Problem:
In the court opinion, in what city was Fogarty's apartment where police executed the search warrant?

Selected text:
Summary
In Fogarty the two affidavits were filed and considered together and there is nothing to indicate that any omission which did occur was other than unintentional.
Summary of this case from United States v. DavisOpinion
No. 81-1139.
Argued and Submitted October 6, 1981.
Decided December 14, 1981. Rehearing and Rehearing En Banc Denied March 16, 1982.
Randy Sue Pollock, Stockton, Cal., for defendant-appellant.
Joyce Ann Babst, Asst. U.S. Atty., Los Angeles, Cal., for plaintiff-appellee.
Appeal from the United States District Court for the Central District of California.
Before GOODWIN, NELSON and BOOCHEVER, Circuit Judges.
William Henry Fogarty was found guilty of three counts of mailing obscene matter, 18 U.S.C. § 1461, and three counts of violating the Sexual Exploitation of Children Act, 18 U.S.C. § 2252. His appeal raises three major issues, each with a number of sub-issues. The first group of issues challenges the district court's finding that probable cause existed to support a search warrant. Another group of issues concerns the seizure of pictures and the scope of the search warrant. Finally, Fogarty challenges the constitutionality of 18 U.S.C. § 1461 and 2252.
After employees of a photographic film developing business notified the Torrance Police Department that a customer, Fogarty, was bringing to the store for developing film which depicted nude minor females, investigating officers obtained copies of the photographs and learned that the name and address given by Fogarty to employees in the film department was fictitious. Further investigation and surveillance eventually led to Fogarty's residence. In the course of obtaining Fogarty's address, officers discovered that Fogarty had been convicted of indecent exposure and solicitation of lewd conduct in 1965 and that Fogarty had failed to register as a sex offender as required by the California Penal Code.
Torrance police officers in due course executed a search warrant at Fogarty's apartment in Redondo Beach. The search produced numerous photographs which depicted minor females engaged in various forms of sexual conduct and in various stages of undress. The officers also found ledger sheets, numerous sexually oriented magazines (including one which carried advertisements placed by Fogarty) and interstate correspondence from individuals responding to Fogarty's advertisements.
The facts which we have briefly outlined, as known to the police prior to the execution of the search warrant, fully supported the issuance of the warrant. The facts were contained in two affidavits, one supporting the search warrant and the other supporting an arrest warrant. We have been cited to no restriction which limits a magistrate to the four corners of a single affidavit when facts are presented simultaneously in two related affidavits seeking two warrants.

Supplied information:
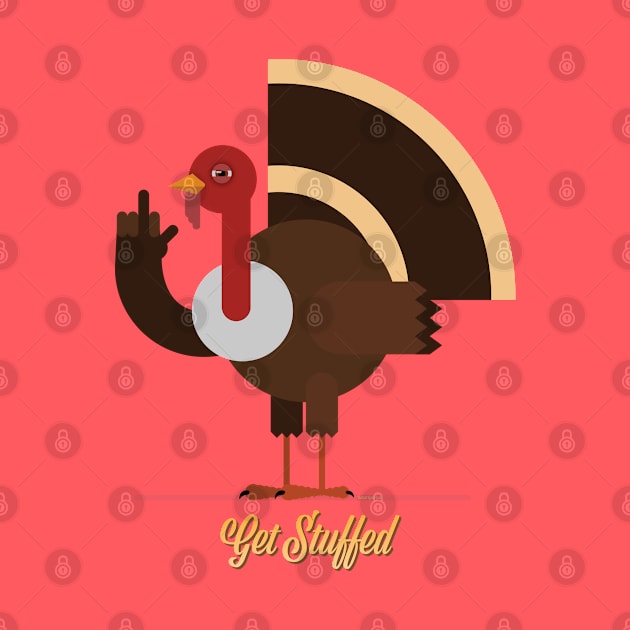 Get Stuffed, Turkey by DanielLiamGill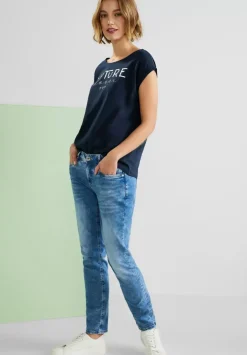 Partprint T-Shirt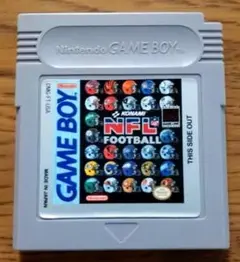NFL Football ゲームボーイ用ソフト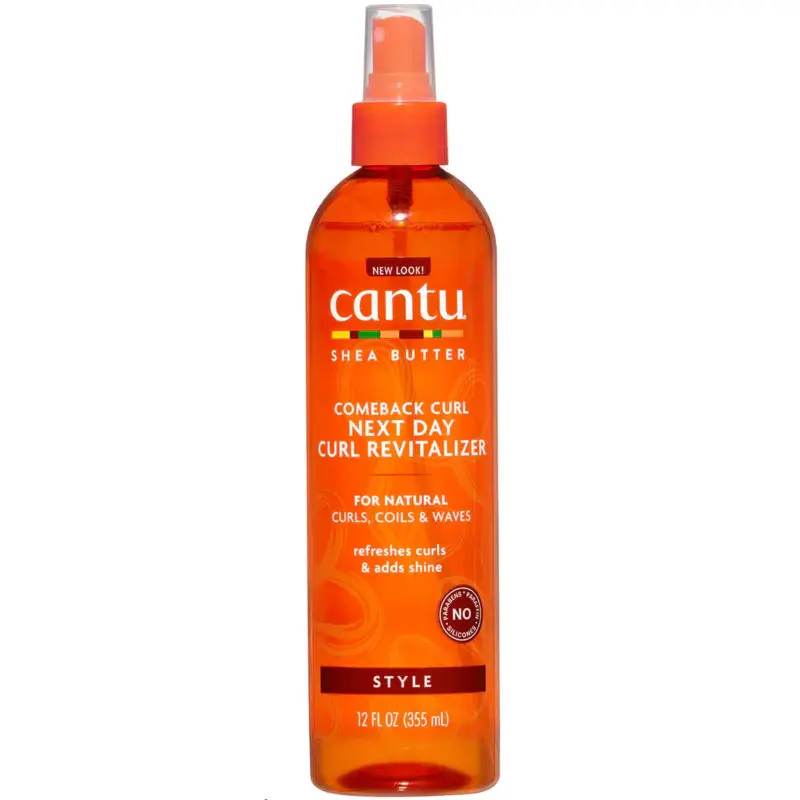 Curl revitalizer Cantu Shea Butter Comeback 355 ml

--

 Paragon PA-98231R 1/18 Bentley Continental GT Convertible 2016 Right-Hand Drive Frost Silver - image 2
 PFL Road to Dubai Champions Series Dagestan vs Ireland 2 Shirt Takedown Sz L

--

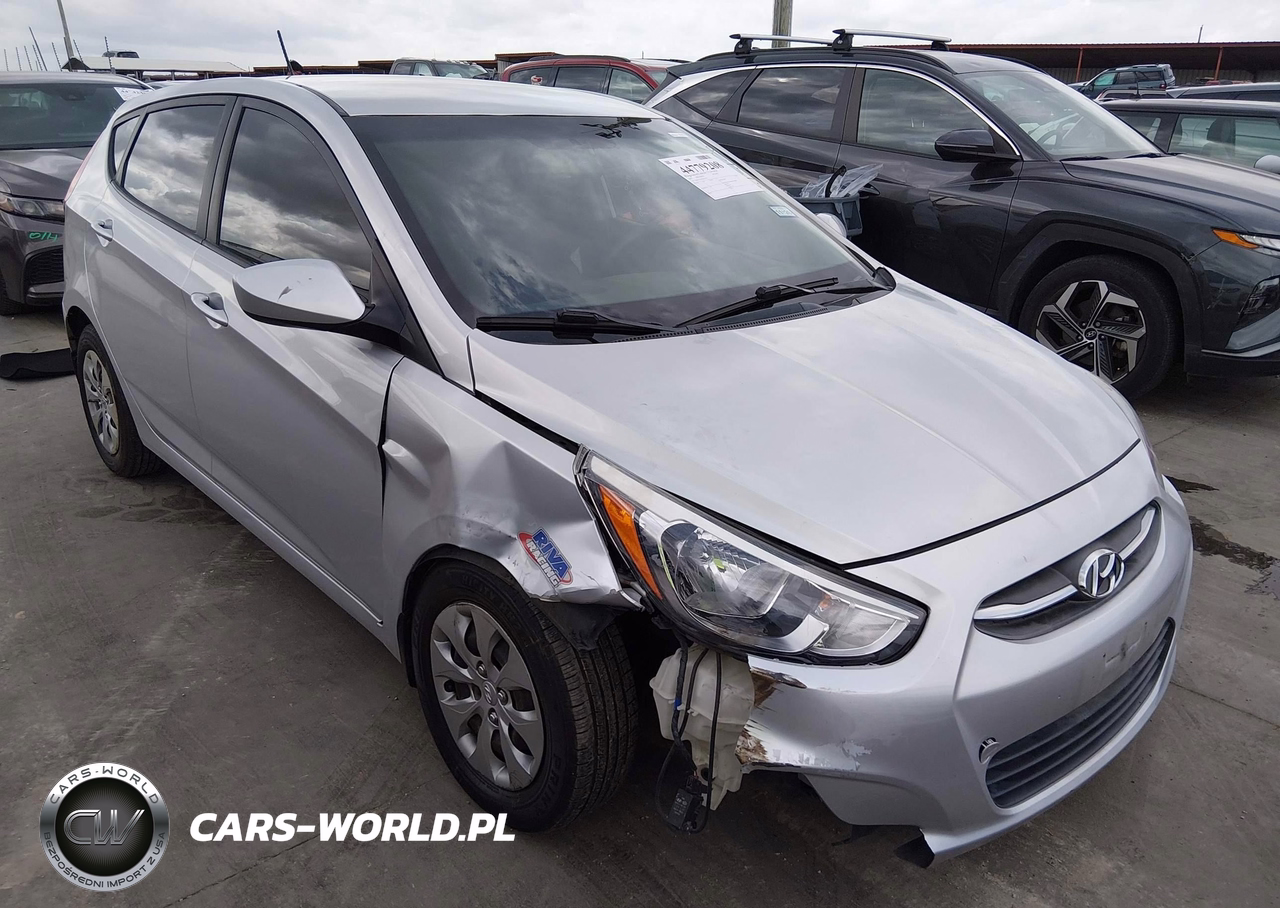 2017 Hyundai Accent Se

Answer for the task:
Redondo Beach